L’équipe Point Commun : C’est notre petit instant“Rainer Maria Rilke” ! Quels conseils donneriez-vous à un·e jeune étudiant·e qui s’intéresse à votre domaine de recherche ?

Sarah Gensburger : Je lui dirais que le plus important c’est vraiment de vouloir sans arrêt se questionner sur le monde. C’est le point de départ pour faire ce métier.

L’équipe Point Commun : Et pour finir, c’est le moment pour faire de la“réclame”. Où puis-je suivre les actus de vos recherches ? Avez-vous envie de partager des liens vers une revue où vous intervenez, des conférences, des ouvrages ?
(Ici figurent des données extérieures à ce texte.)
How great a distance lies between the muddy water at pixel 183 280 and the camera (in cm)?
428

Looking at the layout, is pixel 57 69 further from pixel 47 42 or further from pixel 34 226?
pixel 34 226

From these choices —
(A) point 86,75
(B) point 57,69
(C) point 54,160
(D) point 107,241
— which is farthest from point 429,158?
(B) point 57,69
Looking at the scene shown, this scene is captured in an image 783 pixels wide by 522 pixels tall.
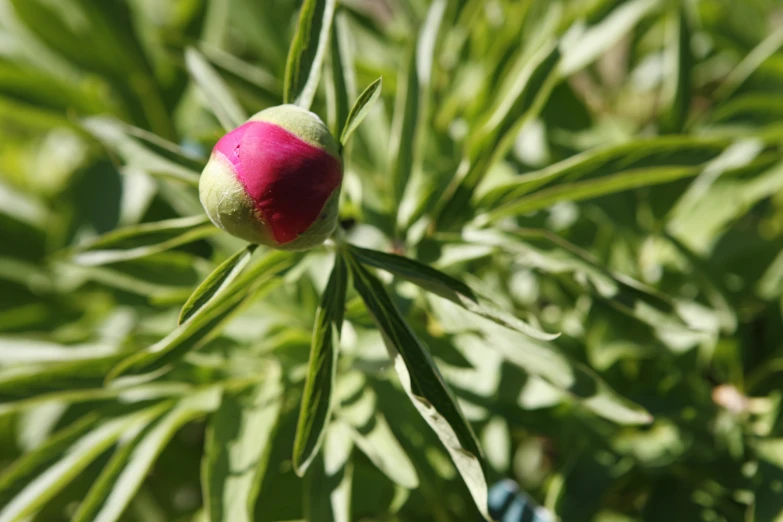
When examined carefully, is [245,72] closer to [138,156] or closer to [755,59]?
[138,156]

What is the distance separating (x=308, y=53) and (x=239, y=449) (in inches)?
14.1

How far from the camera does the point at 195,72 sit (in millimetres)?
623

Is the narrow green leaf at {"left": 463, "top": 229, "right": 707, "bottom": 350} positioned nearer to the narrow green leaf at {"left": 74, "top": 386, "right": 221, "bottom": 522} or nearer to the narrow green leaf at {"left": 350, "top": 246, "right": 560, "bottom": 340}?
the narrow green leaf at {"left": 350, "top": 246, "right": 560, "bottom": 340}

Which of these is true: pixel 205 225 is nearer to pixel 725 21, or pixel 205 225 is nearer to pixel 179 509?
pixel 179 509

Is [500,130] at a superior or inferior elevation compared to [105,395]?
superior

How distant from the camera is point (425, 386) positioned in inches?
18.0

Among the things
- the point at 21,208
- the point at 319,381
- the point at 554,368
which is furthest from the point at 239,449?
the point at 21,208

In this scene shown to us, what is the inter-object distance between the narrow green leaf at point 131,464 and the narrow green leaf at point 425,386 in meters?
0.26

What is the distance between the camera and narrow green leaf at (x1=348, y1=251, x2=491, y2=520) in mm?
433

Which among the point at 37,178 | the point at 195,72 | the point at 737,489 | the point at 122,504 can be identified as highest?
the point at 195,72

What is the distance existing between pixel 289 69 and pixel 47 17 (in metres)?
0.60

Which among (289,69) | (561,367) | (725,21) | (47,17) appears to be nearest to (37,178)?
(47,17)

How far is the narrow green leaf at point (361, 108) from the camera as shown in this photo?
42 centimetres

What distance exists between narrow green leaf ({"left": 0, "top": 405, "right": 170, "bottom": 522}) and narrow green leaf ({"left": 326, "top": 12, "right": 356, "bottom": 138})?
352mm
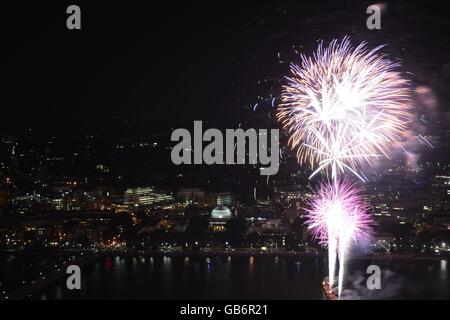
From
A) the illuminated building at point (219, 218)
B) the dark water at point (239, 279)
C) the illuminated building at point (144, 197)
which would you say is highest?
the illuminated building at point (144, 197)

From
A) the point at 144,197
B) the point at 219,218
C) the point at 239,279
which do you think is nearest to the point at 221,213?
the point at 219,218

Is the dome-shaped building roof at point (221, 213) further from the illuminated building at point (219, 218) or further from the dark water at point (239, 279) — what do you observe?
the dark water at point (239, 279)

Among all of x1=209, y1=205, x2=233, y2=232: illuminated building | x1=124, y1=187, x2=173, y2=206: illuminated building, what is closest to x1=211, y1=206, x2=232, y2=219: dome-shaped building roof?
x1=209, y1=205, x2=233, y2=232: illuminated building

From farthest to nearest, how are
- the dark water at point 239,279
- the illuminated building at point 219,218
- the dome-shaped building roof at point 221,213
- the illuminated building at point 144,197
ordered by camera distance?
the illuminated building at point 144,197, the dome-shaped building roof at point 221,213, the illuminated building at point 219,218, the dark water at point 239,279

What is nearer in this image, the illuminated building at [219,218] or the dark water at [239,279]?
the dark water at [239,279]

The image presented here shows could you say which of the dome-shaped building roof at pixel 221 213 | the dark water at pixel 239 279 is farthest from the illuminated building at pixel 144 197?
the dark water at pixel 239 279
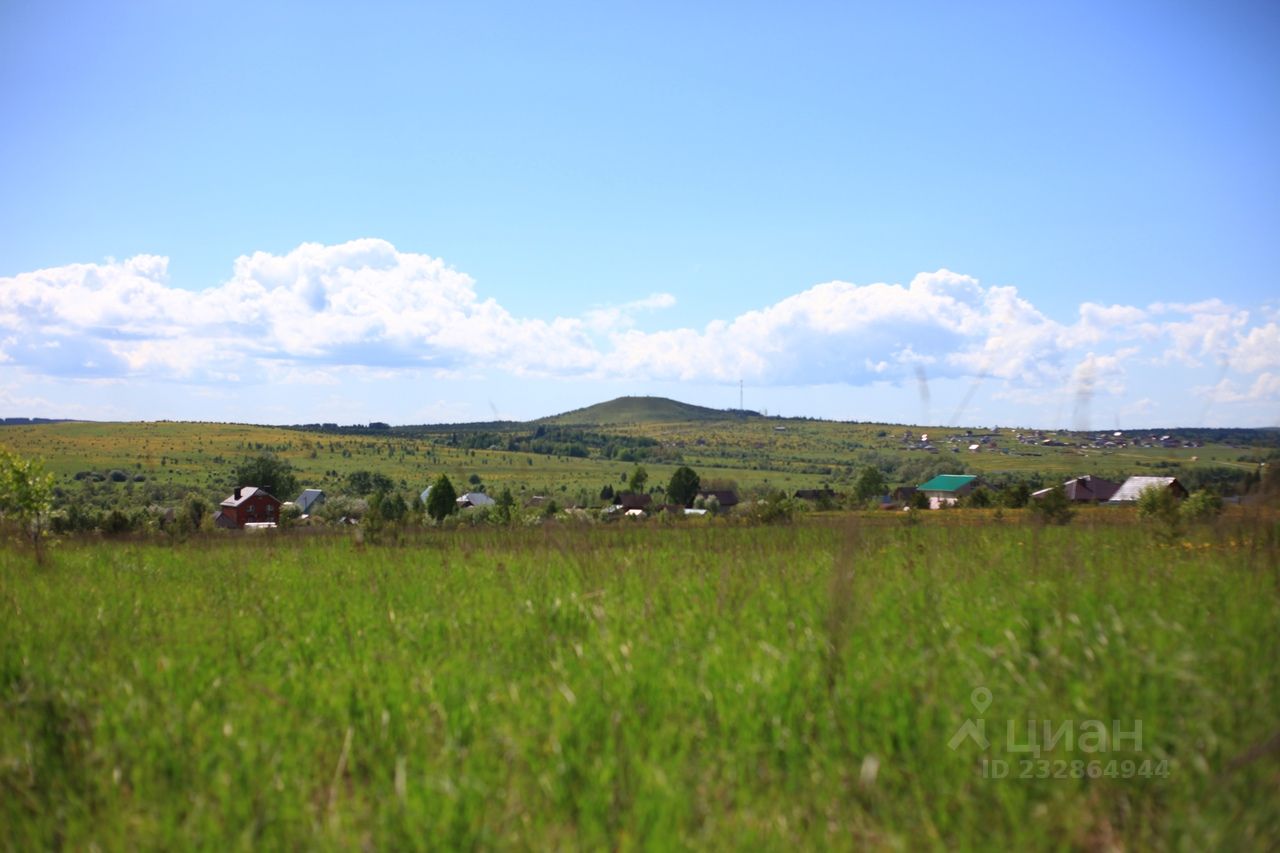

Sarah Gensburger : J’ai commencé à travailler sur la construction de la mémoire des attentats du 13 novembre dans une démarche très personnelle donc qui dans la suite du blog a donné l’ouvrage Mémoire Vive. Chronique d’un quartier (Bataclan, 2015-2016) (Anamosa, 2017).
Depuis, j’ai continué cette recherche mais collectivement. Avec Gérôme Truc et plusieurs collègues, nous publions le 30 octobre Les Mémoriaux du 13 novembre (Editions de l’EHESS) qui décrit les mémoriaux éphémères qui ont suivi l’attaque, analyse les milliers de messages et dessins qui y furent déposés et, enfin, explique comment ceux-ci ont été archivés par les Archives de Paris. En plus d’un livre de cherche c’est aussi un livre mémorial en lui-même puisqu’il contient 400 photographies.